At least one member of staff should know every pupil well and be able to spot where negative or unusual behaviour may have a root cause that needs addressing. Where this is the case, the pastoral system or school policies should provide the structure through which staff can escalate the issues and take decisions about what to do next. The pastoral system should also provide the opportunity for pupils to seek support in a confidential way.

 

Providing support

 

It is important that pupils are provided with support as soon as a problem emerges – giving the pupil early help is more effective than reacting later. Schools should have access to local educational psychology services. These services will support pupils with SEND, but are also well placed to advise on emerging mental health needs and can either provide direct intervention or signpost to other, more appropriate, forms of support.

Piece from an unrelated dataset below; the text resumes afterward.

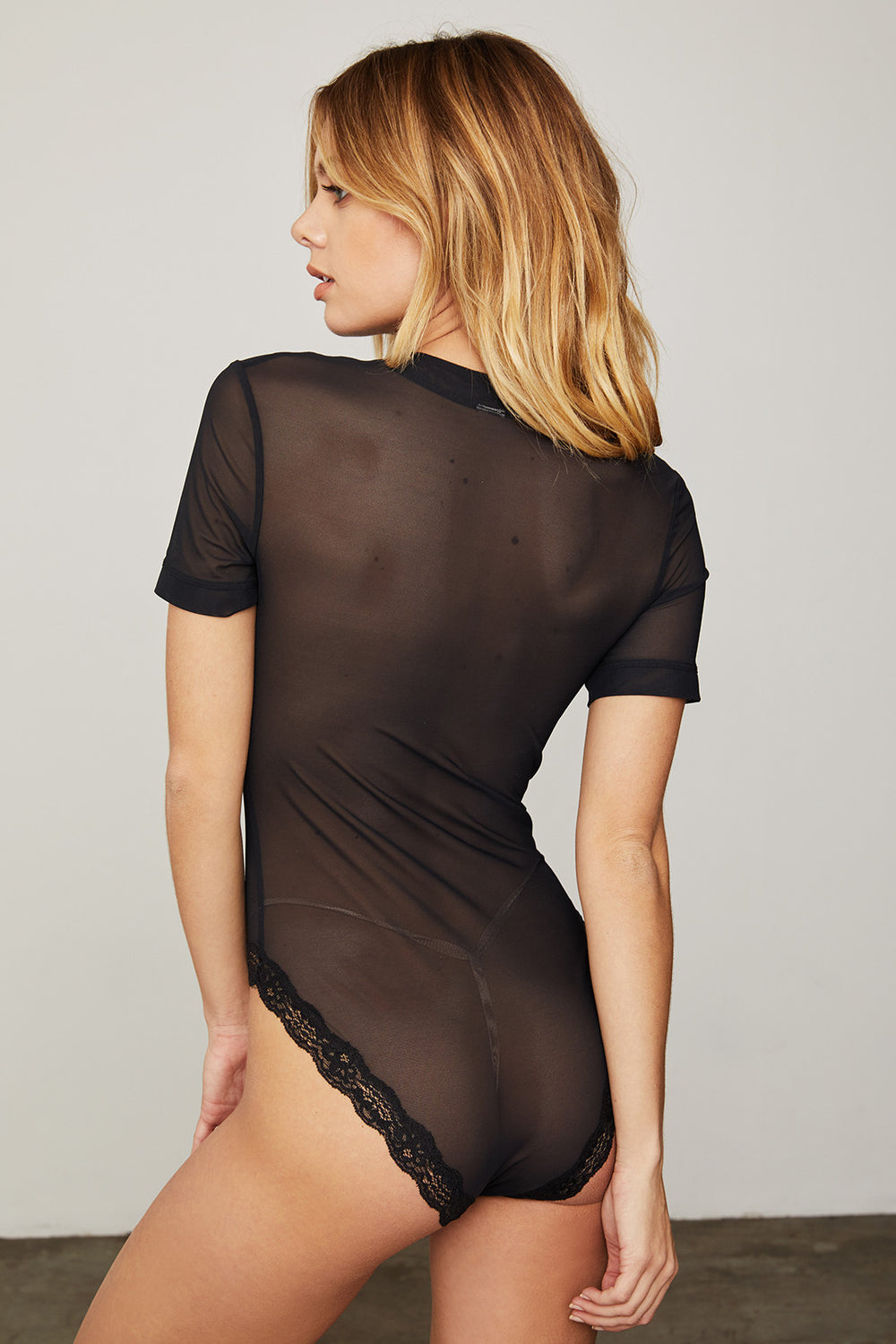 black mesh bodysuit short sleeve sexy |  Model is wearing size S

For pupils with the most complex problems, schools could implement additional in-school interventions, including:

  • Support for the pupil’s teacher, to help them manage the pupil’s behaviour within the classroom, taking into account the needs of the whole class.
  • Additional educational one-to-one support for the pupil to help them cope better within the classroom.
  • An individual healthcare plan (IHP). Governing boards, academy trusts and management committees must comply with their statutory duty in ensuring that schools make arrangements to support pupils with medical conditions. If mental health professionals have recommended medication, this should be detailed in the IHP. School staff should be aware of any medication pupils are taking, and how this should be stored and administered.
  • One-to-one therapeutic work with the pupil, delivered by trained mental health specialists (with or beyond the school), which might take the form of cognitive behavioural therapy, behaviour modification or counselling. Where possible, such therapy should be scheduled so as to minimise disruption to the pupil’s school attendance.
  • Family support and/or therapy to help the pupil and their family better understand and manage behaviour, where appropriate.

 

Collaborative working

 

To best support pupils’ mental health, schools need to work collaboratively with a number of different people and agencies, including:

  • Support and health services, e.g. the school nursing service – schools can commission these services directly, which gives increased flexibility and provides an early intervention response.
  • Other schools – where schools are in clusters or an MAT, they should consider collectively commissioning specialist support. They can also provide joint training opportunities for staff.
  • CYPMHS – serious cases should be referred to CYPMHS.
  • Parents and carers – evidence shows that where support is provided to help manage behaviour at home, alongside work being carried out with the child at school, there is a much greater likelihood of success in reducing the child’s problems.
  • Alternative provision – schools and alternative provision settings should work together to develop a plan for reintegration of the pupil’s return to mainstream education, where this is considered appropriate.